### Consegna:
Riprenda il brano su Israel Adesanya e Alex Pereira riportato più sotto e lo prosegua dopo la sua ultima frase.

### Estratto fornito:
::::::

Adesanya ha riportato tutto a casa

Israel Adesanya si trovava in un abisso. Ma in quell’abisso non ha mai smesso di vedere uno spiraglio di luce, e gliene va dato atto. Perché Israel Adesanya è un visionario, un fighter unico ma anche un po’ eccentrico, un po’ oracolo. A quota tre sconfitte e nessuna vittoria contro Pereira (tra MMA e il loro reciproco passato nella kickboxing) un uomo che fa paura anche a sé stesso, come ha detto lui nei video promozionali nei giorni antecedenti all’incontro, Adesanya aveva tutto da perdere. Con la precedente sconfitta, che gli è costata il titolo, aveva già perso lo status di dominatore dei pesi medi, ma una seconda sconfitta avrebbe azzerato il discorso probabilmente per sempre. Adesanya, per come lo abbiamo conosciuto, non ci sarebbe stato più, si sarebbe dovuto ricostruire quasi da zero.

::::::

### Estratto dati:
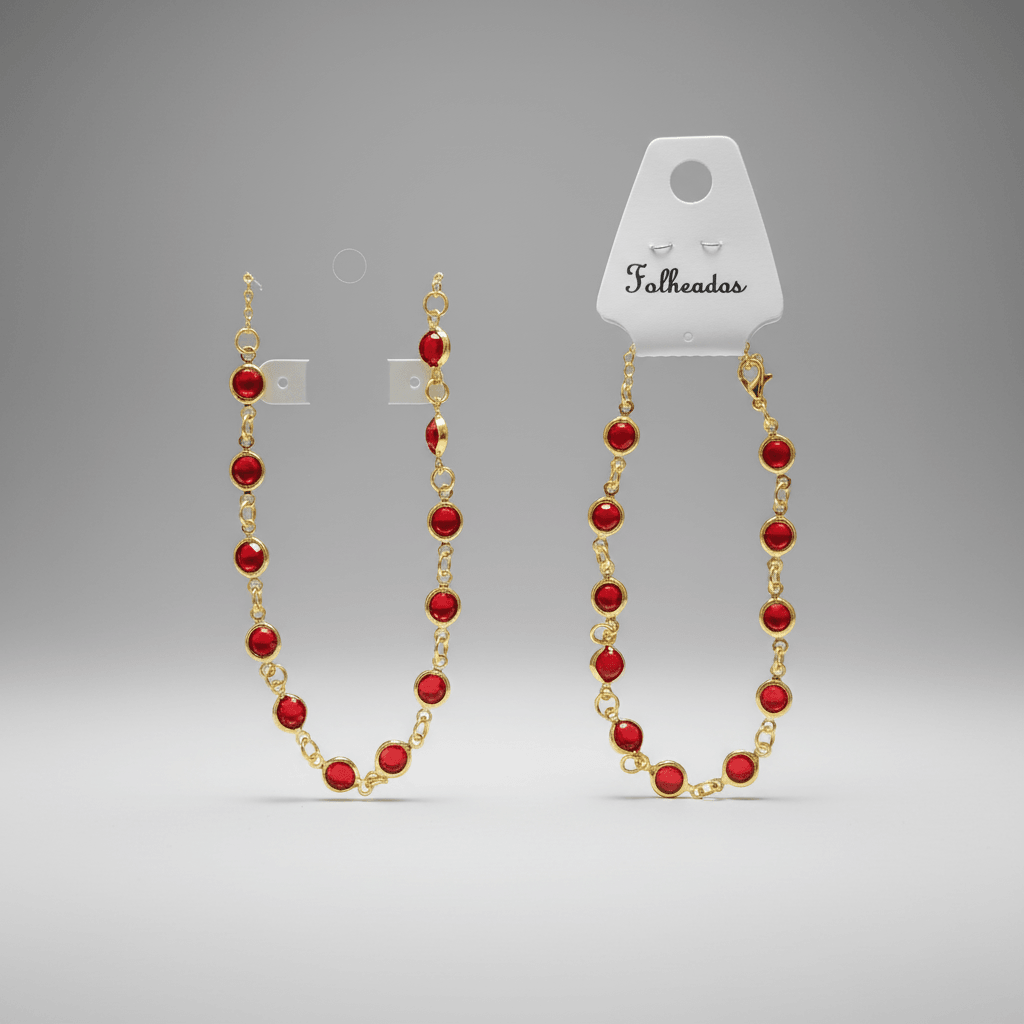 Colar e Pulseira Cristais Vermelho Folheado Ouro 18k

::::::

### Soluzione proposta:
Pereira gli aveva preso tutto quello che c’era da prendere: titolo, consapevolezza e anche attenzione mediatica. Per questo Nnel corso della conferenza precedente all’evento, Adesanya si era presentato con un collare in stile Danny the Dog (il film di Louis Leterrier con protagonista Jet Li) dicendo di essere un cane pronto a scatenarsi. Nulla di strano, conoscendolo: la costruzione mediatica dei suoi match è sempre complessa e un po’ artefatta. Un modo come un altro per dirci che era pronto a tutto.

A dire il vero, anche nel primo match tra i due Adesanya aveva fatto capire di avere i mezzi e le qualità per battere Pereira, ma dopo aver controllato in larga parte il match alla fine la mentalità il brasiliano aveva avuto la meglio e, come un fulmine che cadeva tre volte nello stesso posto, era riuscito a prendersi una vittoria contro di lui anche nelle MMA. Si è parlato molto di quello che sarebbe stato il loro secondo match, ci si chiedeva soprattutto se Adesanya avrebbe fatto wrestling, arrivando a dei meme in cui indossava la papakha caucasica tipica dei daghestani. Invece Adesanya ha voluto superare la sua nemesi proprio su quello stesso piano che gli aveva dato così tanti dolori, quello dello striking.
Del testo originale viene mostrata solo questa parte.